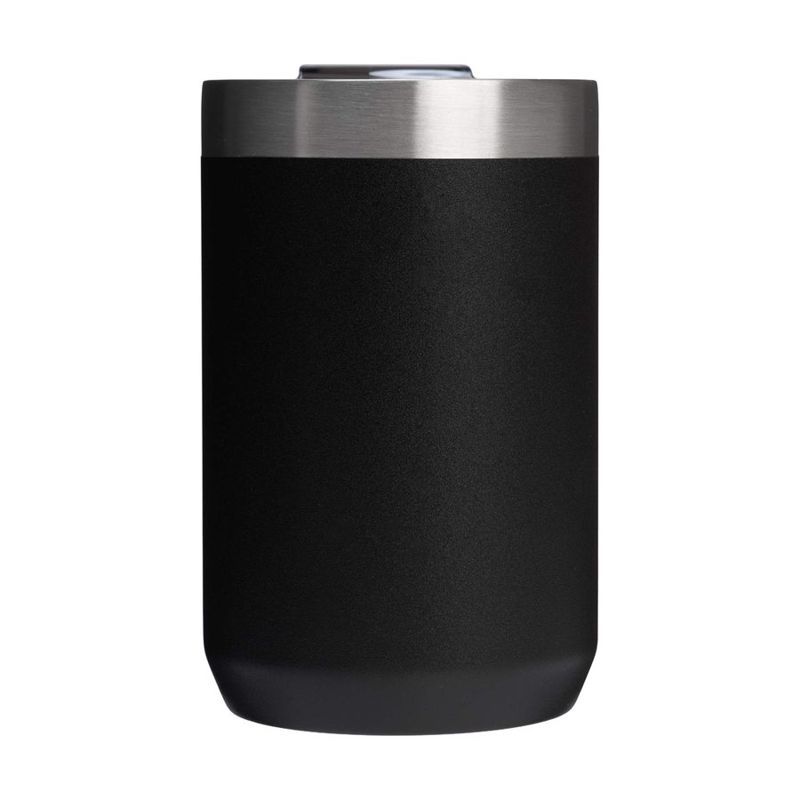 Stanley Everyday Camp Cup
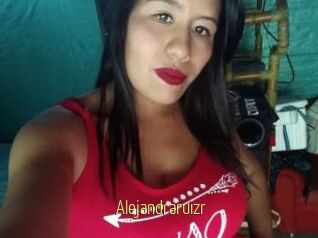 Alejandraruizr
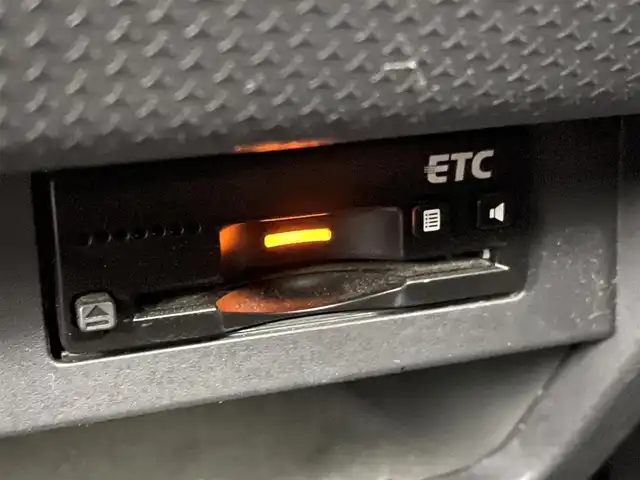 スズキ ハスラー Jスタイル Ⅱ ターボ 群馬県 2017(平29)年 8.1万km クールカーキPM デュアルカメラブレーキサポート　スズキコネクトナビ　全方位モニター　クルーズコントロール　ＨＩＤオートライト　ハーフレザーシート　シートヒーター　純正１５インチＡＷ　ステアリングリモコン　ＥＴＣ　禁煙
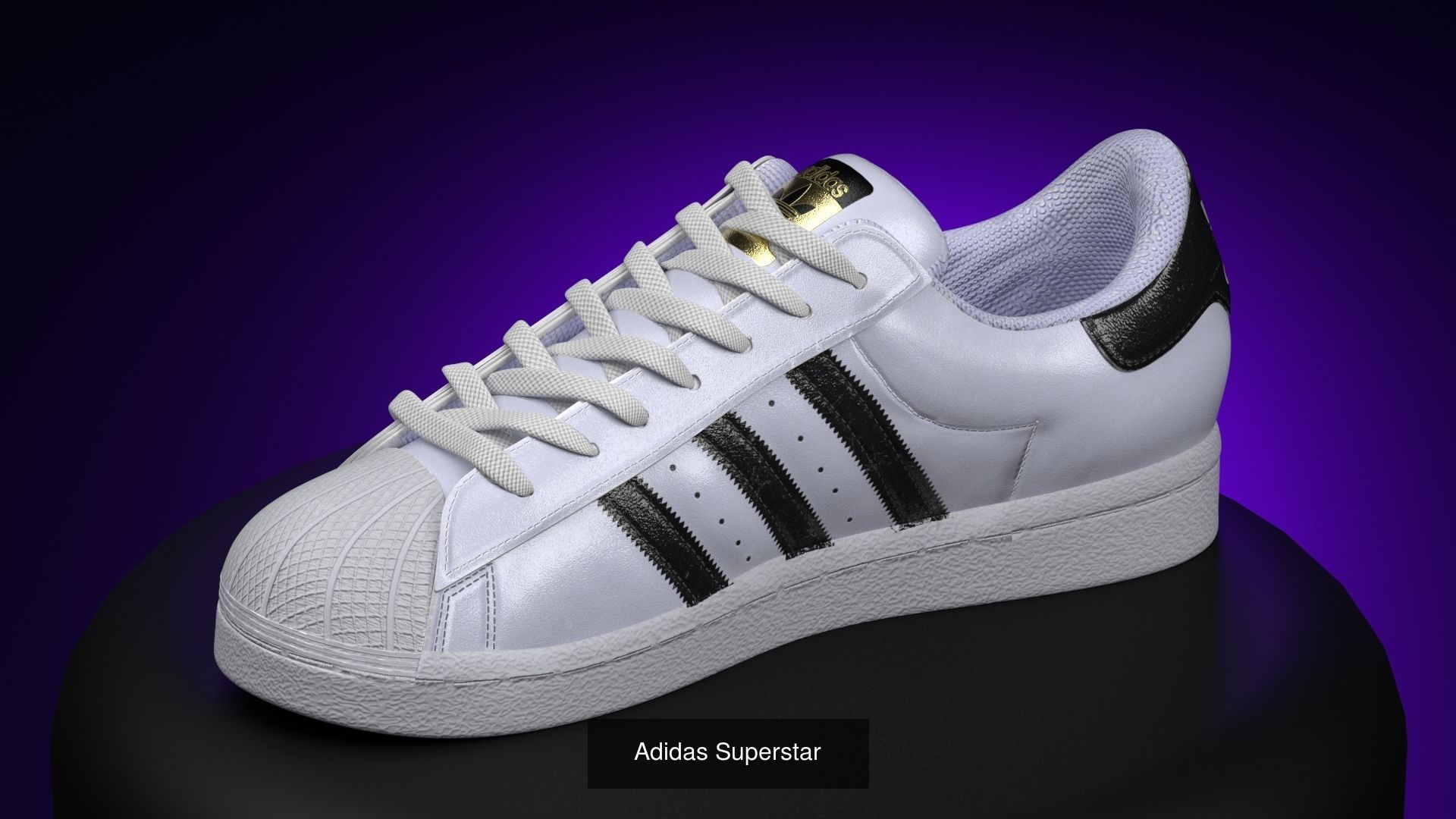 sneaker shoe collection _4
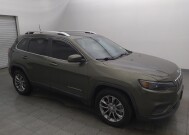 2019 Jeep Cherokee in Corpus Christi, TX 78412 - 18150592 11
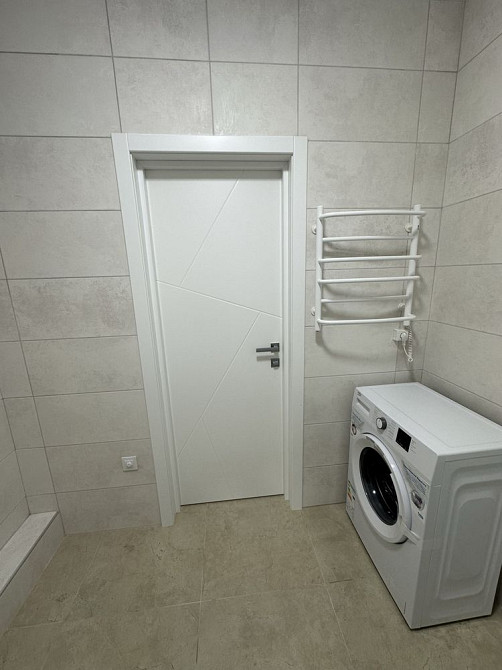 Оренда квартири . Kyiv - photo 6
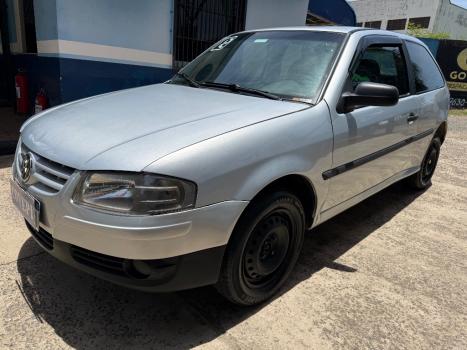 VOLKSWAGEN Gol 1.0 CITY, Foto 1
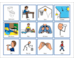 lesson image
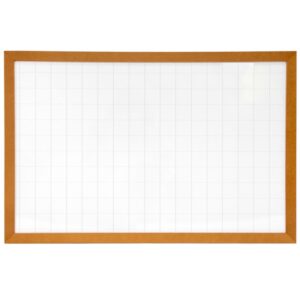 TABLERO 60X80CM MDF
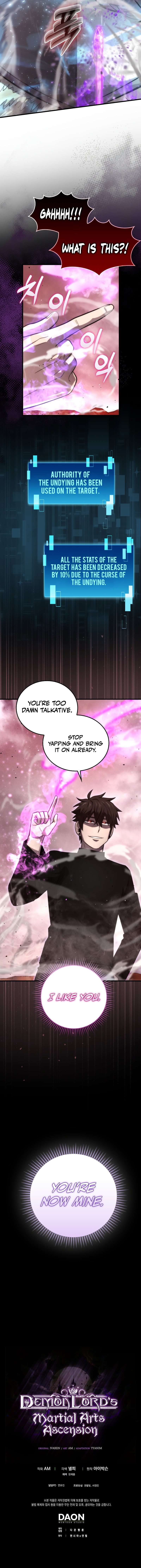 Page 13 of Chapter 49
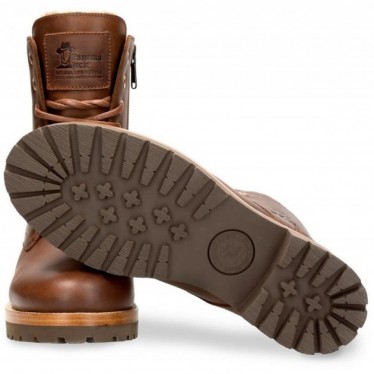 STIEFEL PANAMA JACK FRISIA CUERO_B10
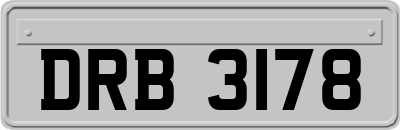 DRB3178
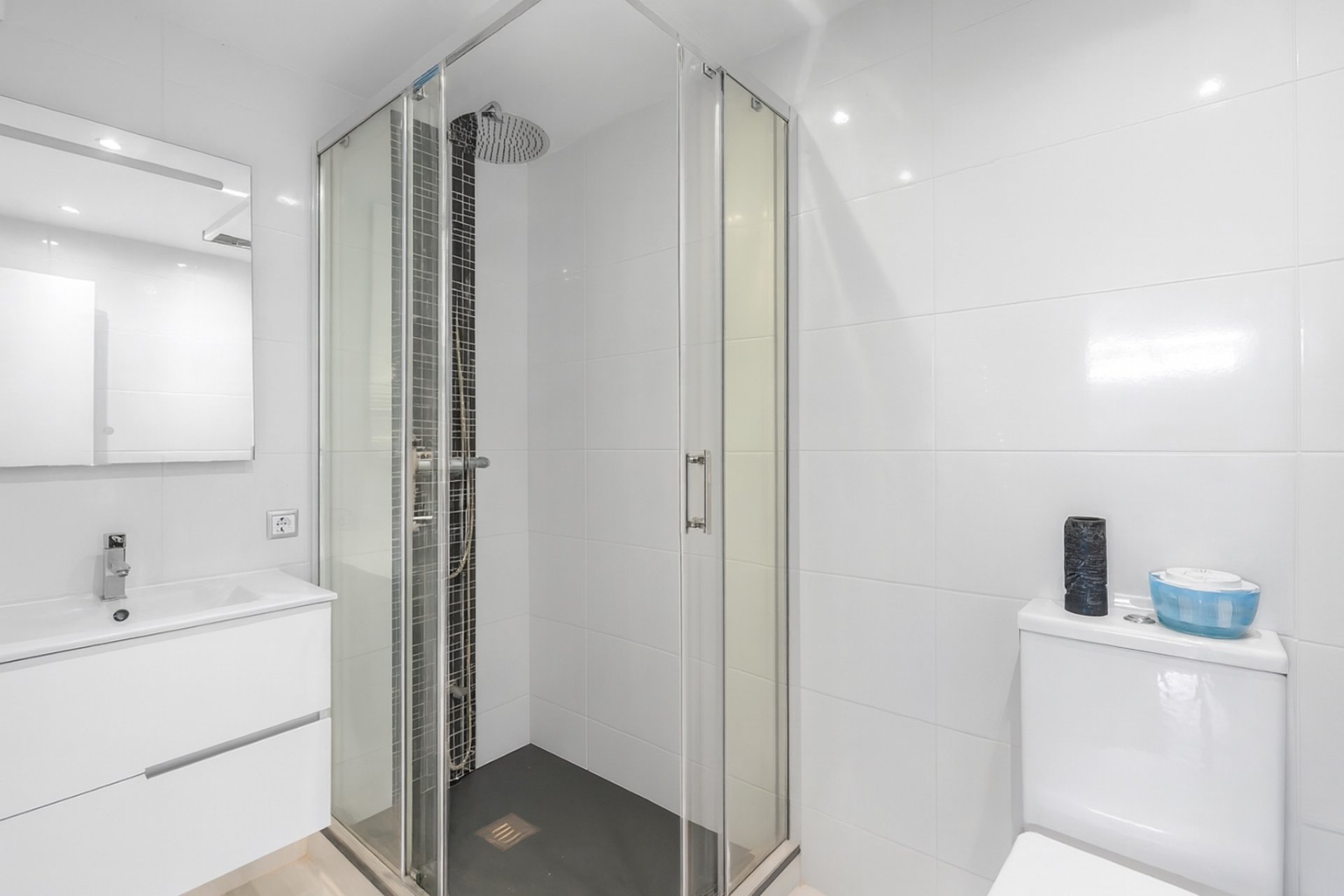 Reventa - Villa - Ciudad Quesada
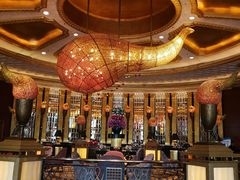 -深圳凯宾斯基酒店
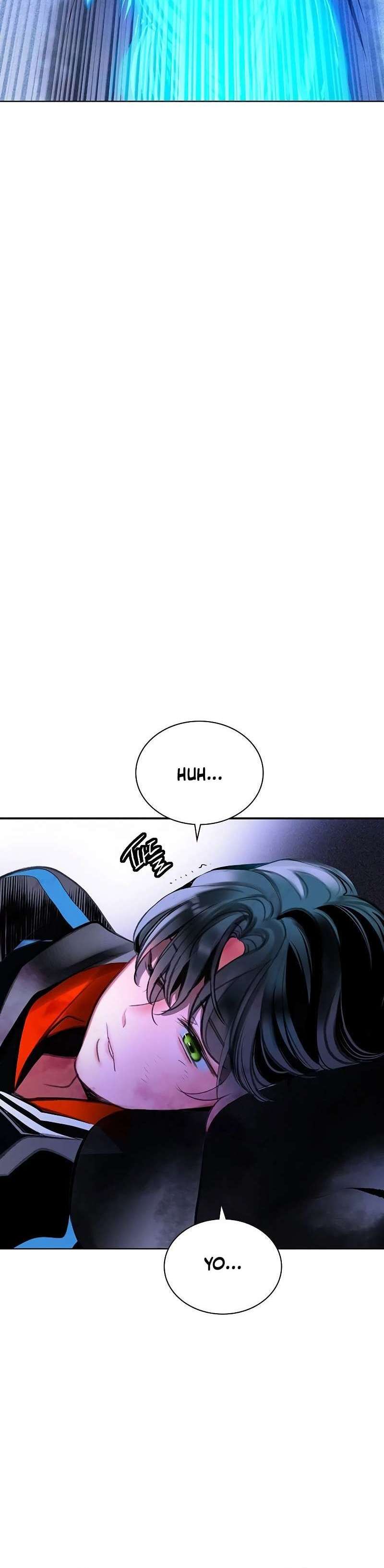 Read Jugo de la selva (es) Manga Online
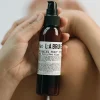 Firming Body Sérum Corps Raffermissant 290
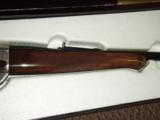 Browning Model 1895 High Grade .30-06 Rifle 24" bbl NEW in Box - 3 of 14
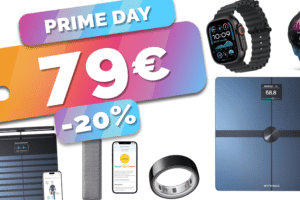 deal-prime-day-withings-sport-wearable-santee-connectee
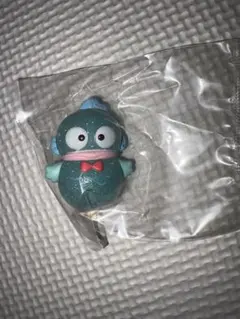 ハンギョドン Candy Doll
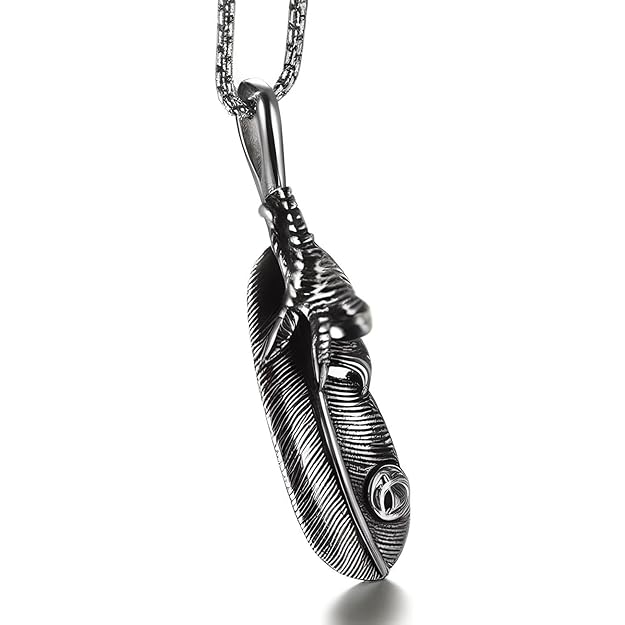 the men thing alloy pendant with pure stainless steel 24inch round box chain, european trending style round box chain & pendant for men & boys (copy) the men thing alloy pendant with pure stainless steel 24inch round box chain, european trending style round box chain & pendant for men & boys (copy)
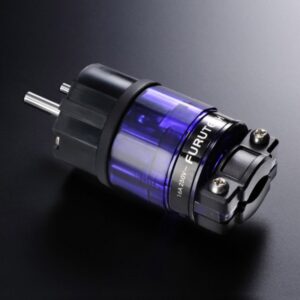 FURUTECH FI-E11-N1 (R)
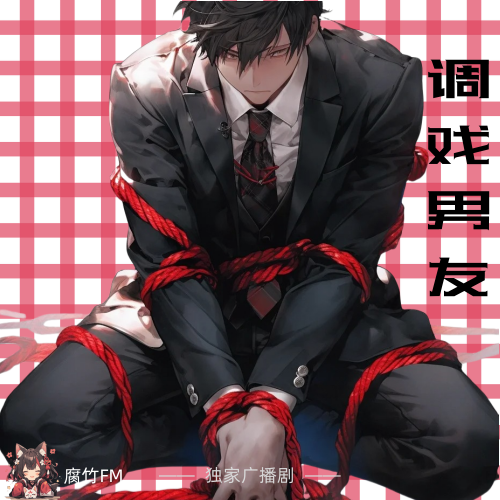 Movie 1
——————
Instructions for the task:
Reproduce exactly, with every picture left out, the lines from the one that contains "Browning Model 1895" to the final line of the records above.

Problem solution:
 Browning Model 1895 High Grade .30-06 Rifle 24" bbl NEW in Box - 3 of 14
 deal-prime-day-withings-sport-wearable-santee-connectee
 ハンギョドン Candy Doll
 the men thing alloy pendant with pure stainless steel 24inch round box chain, european trending style round box chain & pendant for men & boys (copy) the men thing alloy pendant with pure stainless steel 24inch round box chain, european trending style round box chain & pendant for men & boys (copy)
 FURUTECH FI-E11-N1 (R)
 Movie 1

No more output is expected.